• Study questions:
[a] Reproduce word for word the part of the 4S reactor passage that begins at the words "5. Load following" and stops after "conditions and decommissioning.".
[b] Answer from the 4S reactor passage:
(i) What is the electrical output of the 4S reactor?
(ii) What is chosen in place of neutron absorber rods to control core reactivity?
(iii) Because all temperature reactivity coefficients are negative, what control alone can be used to regulate reactor power?
[c] Go on writing the 4S reactor passage, starting after its last sentence.

• Text block:
● ● ● ● ● ● ●

The 4S (Super-Safe, Small and Simple) reactor is a small sodium-cooled fast reactor that is being developed to serve as a dispersed energy source for the global market, such as for remote areas with high electricity costs or developing countries with small electricity consumption. To meet the needs of this market, the 4S reactor has been designed on the principle of simple operation, simplified maintenance in­clud­ing refueling, higher safety and improved economic features. The 4S reactor is a metallic fueled sodium cooled fast reactor. The electrical output is 10-50 MW. CRIEPI (Central Research Institute of Electric Power Industry) started work on the 4S project with Toshiba late in the 80’s and the 4S has been presented to IAEA (International Atomic Energy Agency) as an energy source for producing potable water from a seawater, which is nuclear desalination.

Design Requirements for 4S

Top level design requirements for 4S reactor include the following ten items;

        1. No refueling for 10 or more years,

        2. Simple core burn-up control without control rods and driving mechanism,

        3. Removal of control and adjustment components from the reactor system,

        4. Quality assurance and short construction period based on shop fabrication,

        5. Load following without operation of reactor control system,

        6. Minimum maintenance and inspection of reactor components,

        7. Negative reactivity temperature coefficients including coolant void reactivity,

        8. No core damage in any conceivable initiating events without reactor scram,

        9. Safety system not dependent on the emergency power and active decay heat removal system,

        10. Complete containment of reactivity under any operational conditions and decommissioning.

Based on above design requirements, 4S reactor has incorporated a high level of passive safety characteristics. In the design of 4S reactor, a neutron reflector is selected for the control of the core reactivity in place of neutron absorber rods used in the existing reactors. The reflectors are driven from outside of the reactor vessel and move very slowly.  Electromagnetic pumps are applied to the primary pumps. These design features reduce moving parts and decrease component failures and many maintenance requirements.

Safety and Reliability

The safety and reliability features in 4S design are as follows;

        (1) Negative reactivity temperature coefficients including coolant void reactivity,

        (2) No core damage in any conceivable initiating events without reactor scram,

(3) Safety systems are not dependent on the emergency power and active decay heat removal,

(4) Complete containment of radioactivity under any operational and accident condition and decommissioning.

All temperature reactivity coefficients are designed to be negative, which strongly helps to realize the passive safety features. It also enables simplification of the power control system so that only feed water control can be used to regulate reactor power. The other safety features of 4S include:

        (5) Simple core burn-up control without control rod and its rod driving mechanism,

        (6) Quality assurance and short construction period based on factor assembly,

        (7) Minimum maintenance and inspection of reactor components

Figure 1

Fig. 1 Reactor building of 4S

Reactor Size and Market

4S reactor is a small sodium-cooled fast reactor in which intensive efforts are concentrated with an aim at meet­ing the global power source market. To correspond to the global market, 4S reactor has been designed on the principle of simple operation, simplified maintenance in­clud­ing refueling, higher safety and improved economic features.

● ● ● ● ● ● ●

• Dataset excerpt:

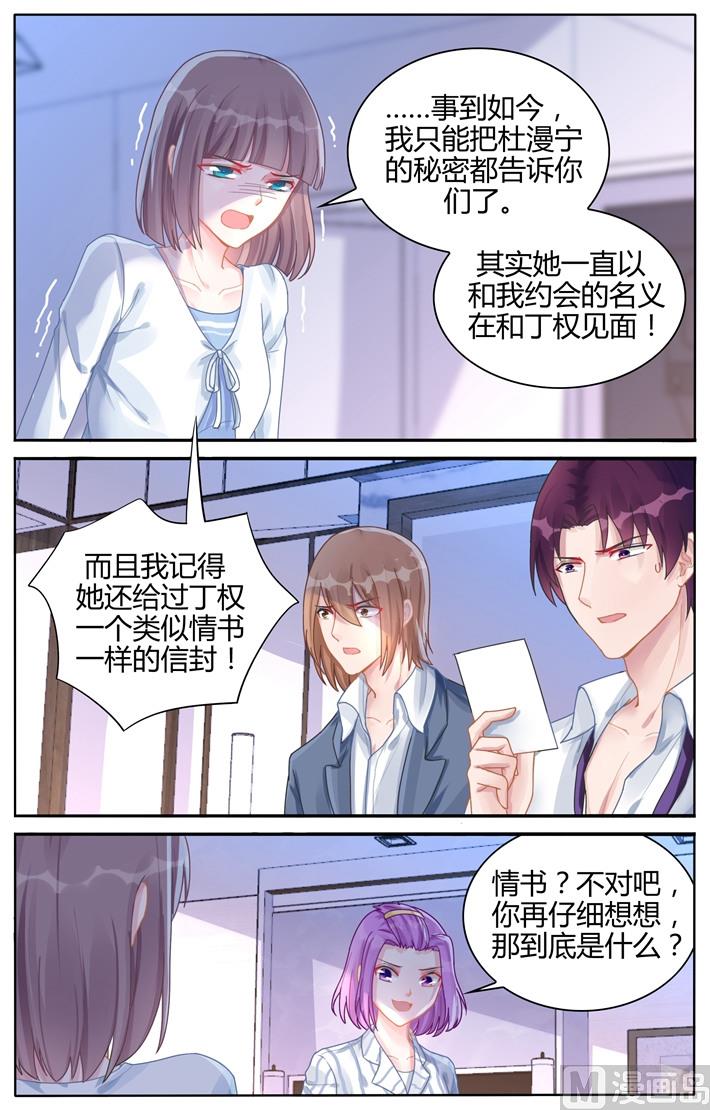 第109话 地图-第109话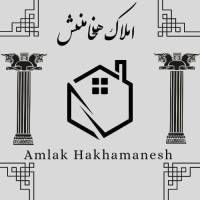 آژانس املاک هخامنش پروفایل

● ● ● ● ● ● ●

• Answers to the exercise:
[a]
5. Load following without operation of reactor control system,

        6. Minimum maintenance and inspection of reactor components,

        7. Negative reactivity temperature coefficients including coolant void reactivity,

        8. No core damage in any conceivable initiating events without reactor scram,

        9. Safety system not dependent on the emergency power and active decay heat removal system,

        10. Complete containment of reactivity under any operational conditions and decommissioning.

[b]
(i) 10-50 MW
(ii) A neutron reflector
(iii) Feed water control

[c]
  To supply stable and reliable energy source to various remote populated areas is one of the most important tasks of the nuclear technology for sustained growth of mankind in the future. These areas may be remote islands or deep interior regions where sophisticated technological infrastructure is not expected and whose power demands are generally modest. The benefits of nuclear energy will best be brought to these communities by a small and simple power generation.

4S will be applied to supply the electricity and also will be applied to the nuclear desalination as one of the energy sources. 1 MWe can produce about 4,000 m3/day by the reverse osmosis desalination system. 10 MWe will produce 40,000 m3/day. If the required per capita fresh water is 0.5 m3/day, which is an average in Tokyo, Japan, the population of 80,000 can be supplied fresh water. If the required fresh water is 1/5 compared with Tokyo, fresh water can be provided to a population of about 400,000. There are many developing countries, such as in the Middle East, along the Mediterranean Sea and that would benefit from such a system. Then, 10 MWe of small reactor has a big potential to provide fresh water for the world.

Figure 2

Fig. 2 Application of 4S to provide electricity and fresh water

Fuel cycle options

A metallic fuel is used in 4S core, taking account of its inherent safety and pyro-reprocessing to recycle and minimize the volume of high level waste. The reactor is designed to operate in a closed fuel cycle with reprocessing of fuel. The reactor core operates for 10 or more years without refueling and reshuffling of fuel. The spent fuel will be sent to the regional or national center for the reprocessing following refueling.

A fast reactor technology using a metallic fuel cycle (pyro-process of spent fuel) is the most developed recycling approach. The technology is valuable because it has the potential to simplify reprocessing, fuel fabrication process and nuclear waste disposal, and it also reduces the fuel cycle cost.

Waste Management and Environmental Impacts

The total high level waste from 4S will be reduced compared with the conventional reactors and the minor actinides will be consumed in the reactor. If 4S is used for the production of fresh water for the plantation in desert regions or similar places, carbon dioxide will be removed by the new plant growth. The present 4S design is not a breeder reactor.  However, spent fuel from 4S will be reprocessed and Pu will be extracted along with minor actinides for use in recycled fuel.

Proliferation resistance

4S has a high level of proliferation resistance due to the long life core without frequent refueling. Because of the long period (more than 10 years) between refueling it may be possible eliminate any need for on-site refueling equipment and a lengthy period of on-site storage of the fuel. Refueling of the 18 fuel assemblies can be accomplished in a very short time and with special shipping casks removed from the site to the recycling facilities. Also, the fact that access to the nuclear system is unnecessary during normal operation it means that access to the fuel and source of neutrons is restricted and easily monitored.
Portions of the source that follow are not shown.